[Recorded data]
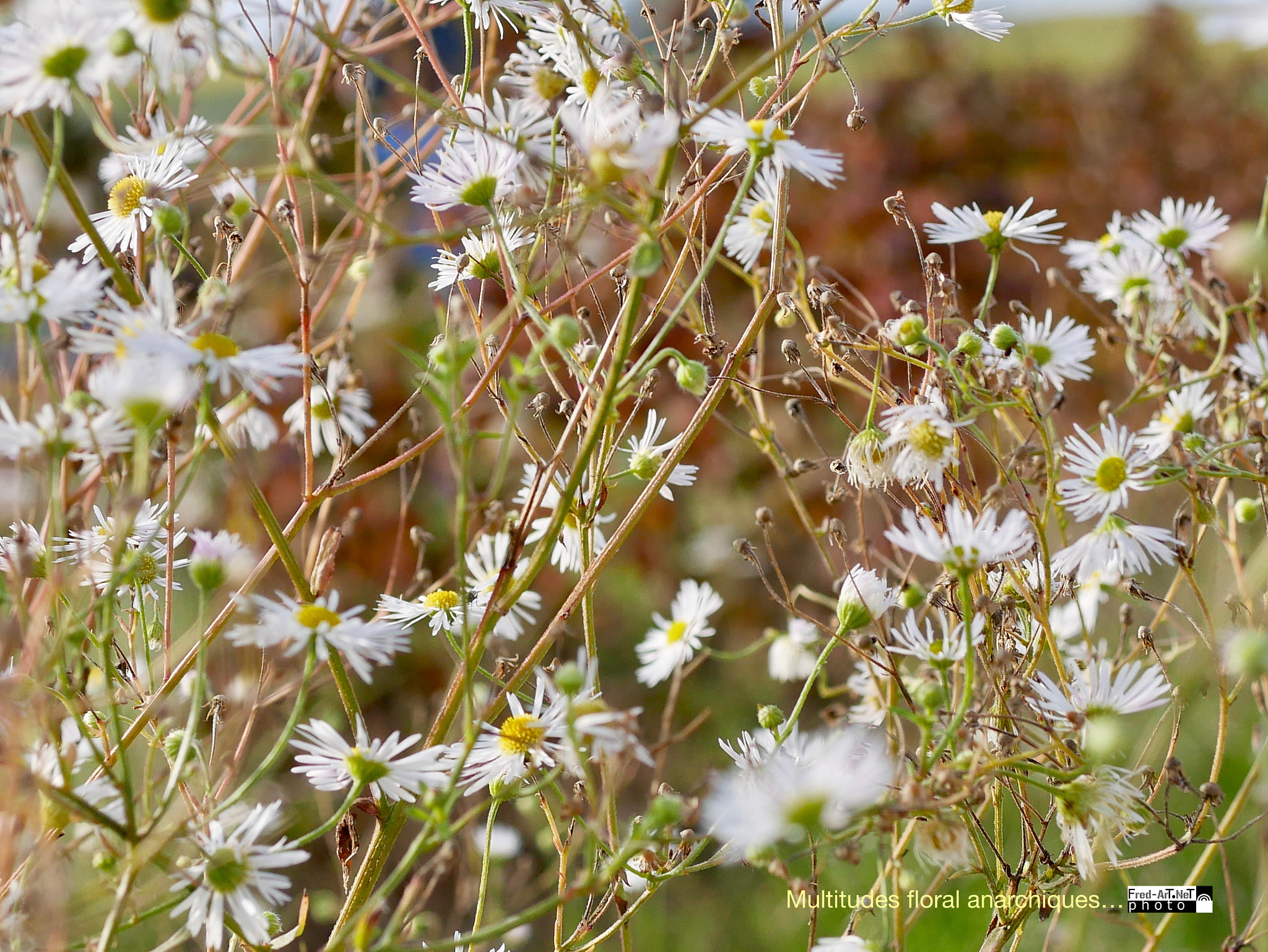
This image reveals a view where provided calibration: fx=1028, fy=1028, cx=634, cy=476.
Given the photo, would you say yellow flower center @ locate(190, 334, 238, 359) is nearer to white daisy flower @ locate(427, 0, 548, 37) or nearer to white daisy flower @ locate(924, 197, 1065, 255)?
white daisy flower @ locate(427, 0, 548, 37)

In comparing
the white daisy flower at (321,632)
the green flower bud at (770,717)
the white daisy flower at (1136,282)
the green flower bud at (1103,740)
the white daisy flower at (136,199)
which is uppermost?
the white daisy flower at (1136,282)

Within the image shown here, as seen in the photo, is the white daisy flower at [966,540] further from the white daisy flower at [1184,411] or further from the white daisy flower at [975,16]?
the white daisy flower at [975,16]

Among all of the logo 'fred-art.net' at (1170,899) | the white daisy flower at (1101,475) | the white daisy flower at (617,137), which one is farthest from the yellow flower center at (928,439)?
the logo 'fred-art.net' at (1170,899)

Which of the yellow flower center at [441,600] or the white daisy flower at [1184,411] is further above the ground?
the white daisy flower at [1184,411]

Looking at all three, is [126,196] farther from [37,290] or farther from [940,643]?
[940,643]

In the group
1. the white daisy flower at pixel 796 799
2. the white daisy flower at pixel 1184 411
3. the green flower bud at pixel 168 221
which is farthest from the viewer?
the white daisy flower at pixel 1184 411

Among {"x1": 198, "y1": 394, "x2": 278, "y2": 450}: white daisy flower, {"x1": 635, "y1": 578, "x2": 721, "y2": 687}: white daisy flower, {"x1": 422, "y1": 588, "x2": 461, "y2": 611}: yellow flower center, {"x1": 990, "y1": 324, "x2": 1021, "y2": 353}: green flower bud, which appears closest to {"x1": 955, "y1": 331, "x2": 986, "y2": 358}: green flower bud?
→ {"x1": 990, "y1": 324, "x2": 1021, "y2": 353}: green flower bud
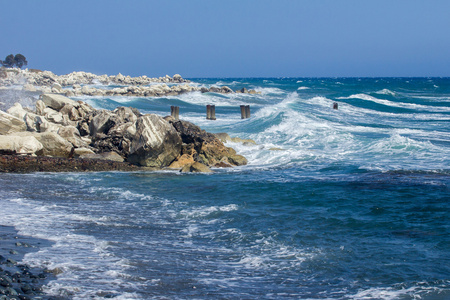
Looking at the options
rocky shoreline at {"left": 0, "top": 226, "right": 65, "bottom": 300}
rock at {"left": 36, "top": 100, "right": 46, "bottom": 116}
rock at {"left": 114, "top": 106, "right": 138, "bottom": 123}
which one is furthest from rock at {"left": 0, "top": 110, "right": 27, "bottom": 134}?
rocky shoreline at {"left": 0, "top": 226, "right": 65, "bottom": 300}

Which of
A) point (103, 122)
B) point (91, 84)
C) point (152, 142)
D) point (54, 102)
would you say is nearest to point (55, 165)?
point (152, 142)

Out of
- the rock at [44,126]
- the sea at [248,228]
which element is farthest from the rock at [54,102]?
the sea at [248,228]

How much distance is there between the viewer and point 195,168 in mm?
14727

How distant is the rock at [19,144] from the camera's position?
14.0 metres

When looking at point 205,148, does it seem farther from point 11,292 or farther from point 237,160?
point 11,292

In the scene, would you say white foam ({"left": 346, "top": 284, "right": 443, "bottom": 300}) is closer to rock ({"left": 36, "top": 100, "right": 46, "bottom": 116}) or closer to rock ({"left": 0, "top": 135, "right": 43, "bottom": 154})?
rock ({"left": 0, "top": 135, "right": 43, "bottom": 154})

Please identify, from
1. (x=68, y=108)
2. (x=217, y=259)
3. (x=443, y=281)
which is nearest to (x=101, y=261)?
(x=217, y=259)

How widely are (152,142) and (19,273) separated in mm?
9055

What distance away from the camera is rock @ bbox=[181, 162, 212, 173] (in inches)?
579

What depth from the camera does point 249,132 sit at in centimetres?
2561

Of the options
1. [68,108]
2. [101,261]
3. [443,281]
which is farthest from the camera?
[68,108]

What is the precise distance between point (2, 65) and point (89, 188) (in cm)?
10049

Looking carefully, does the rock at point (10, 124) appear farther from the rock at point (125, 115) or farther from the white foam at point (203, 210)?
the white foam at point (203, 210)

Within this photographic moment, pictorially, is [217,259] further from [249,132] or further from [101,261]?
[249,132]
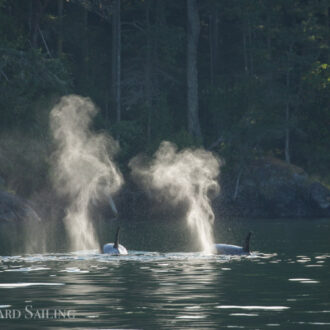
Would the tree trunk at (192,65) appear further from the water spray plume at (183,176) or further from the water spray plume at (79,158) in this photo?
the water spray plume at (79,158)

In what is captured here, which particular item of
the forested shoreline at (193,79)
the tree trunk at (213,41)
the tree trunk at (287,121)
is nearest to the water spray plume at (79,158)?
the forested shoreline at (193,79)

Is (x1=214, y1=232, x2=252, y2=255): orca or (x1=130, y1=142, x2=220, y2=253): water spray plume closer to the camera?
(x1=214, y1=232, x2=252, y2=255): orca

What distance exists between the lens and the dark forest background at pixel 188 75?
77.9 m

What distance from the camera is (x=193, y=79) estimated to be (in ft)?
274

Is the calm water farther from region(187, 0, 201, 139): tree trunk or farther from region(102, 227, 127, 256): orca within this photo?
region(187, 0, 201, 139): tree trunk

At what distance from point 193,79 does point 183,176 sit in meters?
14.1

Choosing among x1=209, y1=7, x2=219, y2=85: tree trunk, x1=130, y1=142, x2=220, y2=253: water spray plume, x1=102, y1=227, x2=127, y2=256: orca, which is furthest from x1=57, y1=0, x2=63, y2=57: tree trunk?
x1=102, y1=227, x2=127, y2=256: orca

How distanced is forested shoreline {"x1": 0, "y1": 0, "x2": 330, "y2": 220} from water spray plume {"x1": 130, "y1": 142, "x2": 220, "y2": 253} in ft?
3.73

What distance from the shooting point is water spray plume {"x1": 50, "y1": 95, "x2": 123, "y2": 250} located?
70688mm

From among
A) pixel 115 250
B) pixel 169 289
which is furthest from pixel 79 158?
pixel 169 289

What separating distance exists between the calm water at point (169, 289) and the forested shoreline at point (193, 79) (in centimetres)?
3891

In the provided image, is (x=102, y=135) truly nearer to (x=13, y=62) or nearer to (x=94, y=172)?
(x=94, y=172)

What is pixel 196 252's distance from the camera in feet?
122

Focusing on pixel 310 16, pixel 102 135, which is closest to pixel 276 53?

Short problem » Give the entries again word for word, but skip the pictures.

Result of the task »
This image reveals a view where provided calibration: fx=1028, fy=1028, cx=634, cy=476.
Given the photo, would you say yellow flower center @ locate(190, 334, 238, 359) is nearer to white daisy flower @ locate(427, 0, 548, 37) or nearer to white daisy flower @ locate(924, 197, 1065, 255)?
white daisy flower @ locate(427, 0, 548, 37)

In comparing
the white daisy flower at (321,632)
the green flower bud at (770,717)
the white daisy flower at (1136,282)
the green flower bud at (1103,740)
the white daisy flower at (136,199)
which is uppermost?
the white daisy flower at (1136,282)

Within the image shown here, as seen in the photo, is the white daisy flower at [966,540] further from the white daisy flower at [1184,411] or further from the white daisy flower at [975,16]?
the white daisy flower at [975,16]

Among all of the logo 'fred-art.net' at (1170,899) | the white daisy flower at (1101,475) | the white daisy flower at (617,137), which one is farthest from the yellow flower center at (928,439)?
the logo 'fred-art.net' at (1170,899)

Which of the yellow flower center at [441,600] or the white daisy flower at [1184,411] is further above the ground?
the white daisy flower at [1184,411]

Looking at all three, is [126,196] farther from [37,290] or farther from [940,643]?
[940,643]

In the group
1. the white daisy flower at pixel 796 799
2. the white daisy flower at pixel 1184 411
3. the green flower bud at pixel 168 221
which is farthest from the viewer?
the white daisy flower at pixel 1184 411

Among {"x1": 198, "y1": 394, "x2": 278, "y2": 450}: white daisy flower, {"x1": 635, "y1": 578, "x2": 721, "y2": 687}: white daisy flower, {"x1": 422, "y1": 588, "x2": 461, "y2": 611}: yellow flower center, {"x1": 990, "y1": 324, "x2": 1021, "y2": 353}: green flower bud, which appears closest to {"x1": 955, "y1": 331, "x2": 986, "y2": 358}: green flower bud?
→ {"x1": 990, "y1": 324, "x2": 1021, "y2": 353}: green flower bud
Looking at the options
rocky shoreline at {"left": 0, "top": 226, "right": 65, "bottom": 300}
rock at {"left": 36, "top": 100, "right": 46, "bottom": 116}
rock at {"left": 114, "top": 106, "right": 138, "bottom": 123}
which one is furthest from rock at {"left": 0, "top": 110, "right": 27, "bottom": 134}?
rocky shoreline at {"left": 0, "top": 226, "right": 65, "bottom": 300}

Which of
A) point (103, 122)
B) point (91, 84)
C) point (152, 142)
D) point (54, 102)
would you say is nearest to point (55, 165)?
point (152, 142)

Out of
- the rock at [44,126]
- the sea at [248,228]
which element is farthest from the rock at [54,102]?
the sea at [248,228]

How much distance is there between the viewer and point 195,168 in mm?
14727

How distant is the rock at [19,144] from the camera's position?
14.0 metres

When looking at point 205,148, does it seem farther from point 11,292 or farther from point 237,160?
point 11,292

In the scene, would you say white foam ({"left": 346, "top": 284, "right": 443, "bottom": 300}) is closer to rock ({"left": 36, "top": 100, "right": 46, "bottom": 116}) or closer to rock ({"left": 0, "top": 135, "right": 43, "bottom": 154})?
rock ({"left": 0, "top": 135, "right": 43, "bottom": 154})

Please identify, from
1. (x=68, y=108)
2. (x=217, y=259)
3. (x=443, y=281)
which is nearest to (x=101, y=261)?
(x=217, y=259)

How widely are (152,142) and (19,273) separated in mm?
9055

What distance away from the camera is rock @ bbox=[181, 162, 212, 173] (in inches)?
579

What depth from the camera does point 249,132 sit at in centimetres?
2561

Of the options
1. [68,108]
2. [101,261]
3. [443,281]
which is farthest from the camera?
[68,108]

What is the precise distance between point (2, 65) and point (89, 188) (in cm)?
10049

Looking carefully, does the rock at point (10, 124) appear farther from the rock at point (125, 115) or farther from the white foam at point (203, 210)?
the white foam at point (203, 210)

Within this photographic moment, pictorially, is [217,259] further from [249,132] or further from [101,261]?
[249,132]
Would the tree trunk at (192,65) appear further from the water spray plume at (183,176) or further from the water spray plume at (79,158) in this photo?
the water spray plume at (79,158)

In what is captured here, which particular item of
the forested shoreline at (193,79)
the tree trunk at (213,41)
the tree trunk at (287,121)
is nearest to the water spray plume at (79,158)?
the forested shoreline at (193,79)

Is (x1=214, y1=232, x2=252, y2=255): orca or (x1=130, y1=142, x2=220, y2=253): water spray plume closer to the camera?
(x1=214, y1=232, x2=252, y2=255): orca

What distance exists between the lens and the dark forest background at pixel 188 75?
77.9 m

What distance from the camera is (x=193, y=79) estimated to be (in ft)?
274

Is the calm water farther from region(187, 0, 201, 139): tree trunk or farther from region(102, 227, 127, 256): orca within this photo?
region(187, 0, 201, 139): tree trunk

At what distance from point 193,79 does point 183,176 sit in meters?
14.1

Choosing among x1=209, y1=7, x2=219, y2=85: tree trunk, x1=130, y1=142, x2=220, y2=253: water spray plume, x1=102, y1=227, x2=127, y2=256: orca, which is furthest from x1=57, y1=0, x2=63, y2=57: tree trunk?
x1=102, y1=227, x2=127, y2=256: orca

How distanced is forested shoreline {"x1": 0, "y1": 0, "x2": 330, "y2": 220} from water spray plume {"x1": 130, "y1": 142, "x2": 220, "y2": 253} in ft?
3.73

What distance from the shooting point is water spray plume {"x1": 50, "y1": 95, "x2": 123, "y2": 250} located?
70688mm

From among
A) pixel 115 250
B) pixel 169 289
which is furthest from pixel 79 158?
pixel 169 289

What separating distance exists between the calm water at point (169, 289) and the forested shoreline at point (193, 79) (in centimetres)?
3891

In the provided image, is (x=102, y=135) truly nearer to (x=13, y=62) or nearer to (x=94, y=172)?
(x=94, y=172)

What is pixel 196 252's distance from the camera in feet?
122

Focusing on pixel 310 16, pixel 102 135, which is closest to pixel 276 53?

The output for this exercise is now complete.